= DIRECTIVE =
Duplicate the book review word for word, everything from "Tsey highlights the" down to "for effective development.".

= DOCUMENT EXTRACT =
A Pan African Human Rights Organisation challenging the misrepresentation of African people, culture and history in the British media.
Mon 25 June 2012
Nubiart Diary - Re-Thinking Development in Africa
A different perspective on the Afrikan world
Submitted By: Kubara Zamani
~ ‘RE-THINKING DEVELOPMENT IN AFRICA: AN ORAL HISTORY APPROACH FROM BOTOKU, RURAL GHANA’ - KOMLA TSEY [Langaa. ISBN: 9956-726-50-8]
By Yeno Thorli
As a companion piece to the review of Wangari Maathai’s ‘The Challenge for Africa: A New Vision’ in the previous Nubiart Diary we review Komla Tsey’s ‘Re-thinking Development in Africa: An Oral History Approach from Botoku, Rural Ghana’ which had its UK launch last week at the Africa Centre in London. The book explores and reconsiders what we mean by development from the perspective of a community in rural Ghana. He points out that there is something about the processes of development, which have been overlooked - ‘afemenunya’, wisdom that comes from traditions.
Tsey highlights the ‘staggering’ number of books, literature, reports and academic papers, written about Afrika and Afrikans but he feels only a handful reflect the true voices and perspectives of ordinary Afrikans themselves. ‘Others’ have told the Afrikan stories. His findings are not opinions, they come out of longitudinal studies, over 20 years in Botoku, Ghana. Using an ‘oral history’ approach, He uses their ‘stories’ to illustrate what one rural group in Ghana understood development to be, how they define development and how through their experiences they learnt the lessons of what are the important attributes for effective development.
Komla Tsey argues that for social, public policies and development initiatives to be truly effective, there must be a greater listening to the voices of ordinary Afrikans. He says to view development in Afrika from a ‘problem saturated’ perspective, is a lost opportunity, that the starting blocks should be a focus on the strengths, hope and resilience of ordinary folks, as they forge ahead seeking improvements to material, social, cultural and spiritual living conditions. Komla Tsey hopes, the stories told in the book, and the wisdoms that emerge from the stories, will motivate other Afrikans to document and share their local stories.

= SUPPLIED RECORDS =

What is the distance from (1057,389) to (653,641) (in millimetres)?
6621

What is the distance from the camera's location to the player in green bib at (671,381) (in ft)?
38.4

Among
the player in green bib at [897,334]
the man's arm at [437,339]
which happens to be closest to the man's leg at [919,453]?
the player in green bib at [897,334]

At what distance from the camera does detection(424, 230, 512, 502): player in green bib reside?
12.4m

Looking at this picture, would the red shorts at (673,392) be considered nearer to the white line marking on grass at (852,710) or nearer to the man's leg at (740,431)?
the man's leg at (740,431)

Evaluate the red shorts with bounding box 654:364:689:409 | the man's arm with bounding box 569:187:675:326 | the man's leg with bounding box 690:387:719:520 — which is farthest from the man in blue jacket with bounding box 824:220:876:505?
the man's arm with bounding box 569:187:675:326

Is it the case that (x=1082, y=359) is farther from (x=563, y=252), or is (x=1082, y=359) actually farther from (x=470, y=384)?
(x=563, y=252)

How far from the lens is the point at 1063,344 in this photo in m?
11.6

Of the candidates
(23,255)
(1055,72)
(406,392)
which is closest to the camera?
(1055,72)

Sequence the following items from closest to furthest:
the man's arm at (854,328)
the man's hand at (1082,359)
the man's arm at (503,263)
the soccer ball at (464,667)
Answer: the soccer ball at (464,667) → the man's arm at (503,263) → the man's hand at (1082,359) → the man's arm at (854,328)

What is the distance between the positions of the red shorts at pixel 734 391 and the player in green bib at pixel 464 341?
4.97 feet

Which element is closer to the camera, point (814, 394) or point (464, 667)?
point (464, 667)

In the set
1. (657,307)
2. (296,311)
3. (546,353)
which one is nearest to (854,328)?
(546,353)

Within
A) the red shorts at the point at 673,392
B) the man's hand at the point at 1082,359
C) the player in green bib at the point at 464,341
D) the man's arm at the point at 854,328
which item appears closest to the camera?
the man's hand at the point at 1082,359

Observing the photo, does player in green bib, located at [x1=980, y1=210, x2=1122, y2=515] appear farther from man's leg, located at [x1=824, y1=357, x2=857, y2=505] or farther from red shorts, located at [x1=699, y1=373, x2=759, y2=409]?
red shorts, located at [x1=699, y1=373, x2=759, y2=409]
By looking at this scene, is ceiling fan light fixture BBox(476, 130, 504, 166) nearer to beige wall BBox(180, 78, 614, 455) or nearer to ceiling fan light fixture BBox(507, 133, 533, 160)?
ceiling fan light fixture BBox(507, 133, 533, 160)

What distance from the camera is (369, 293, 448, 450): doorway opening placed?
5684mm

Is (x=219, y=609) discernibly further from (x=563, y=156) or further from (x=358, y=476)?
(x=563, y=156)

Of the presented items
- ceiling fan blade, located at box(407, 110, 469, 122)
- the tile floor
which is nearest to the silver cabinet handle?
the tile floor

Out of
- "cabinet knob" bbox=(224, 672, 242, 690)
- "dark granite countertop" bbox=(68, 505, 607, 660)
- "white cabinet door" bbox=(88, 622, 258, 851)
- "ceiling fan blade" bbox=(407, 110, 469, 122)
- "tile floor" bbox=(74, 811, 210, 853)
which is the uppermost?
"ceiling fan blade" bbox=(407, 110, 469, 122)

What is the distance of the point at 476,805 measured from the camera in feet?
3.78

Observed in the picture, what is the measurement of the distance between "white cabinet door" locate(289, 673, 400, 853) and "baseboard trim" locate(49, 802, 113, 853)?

= TASK RESPONSE =
Tsey highlights the ‘staggering’ number of books, literature, reports and academic papers, written about Afrika and Afrikans but he feels only a handful reflect the true voices and perspectives of ordinary Afrikans themselves. ‘Others’ have told the Afrikan stories. His findings are not opinions, they come out of longitudinal studies, over 20 years in Botoku, Ghana. Using an ‘oral history’ approach, He uses their ‘stories’ to illustrate what one rural group in Ghana understood development to be, how they define development and how through their experiences they learnt the lessons of what are the important attributes for effective development.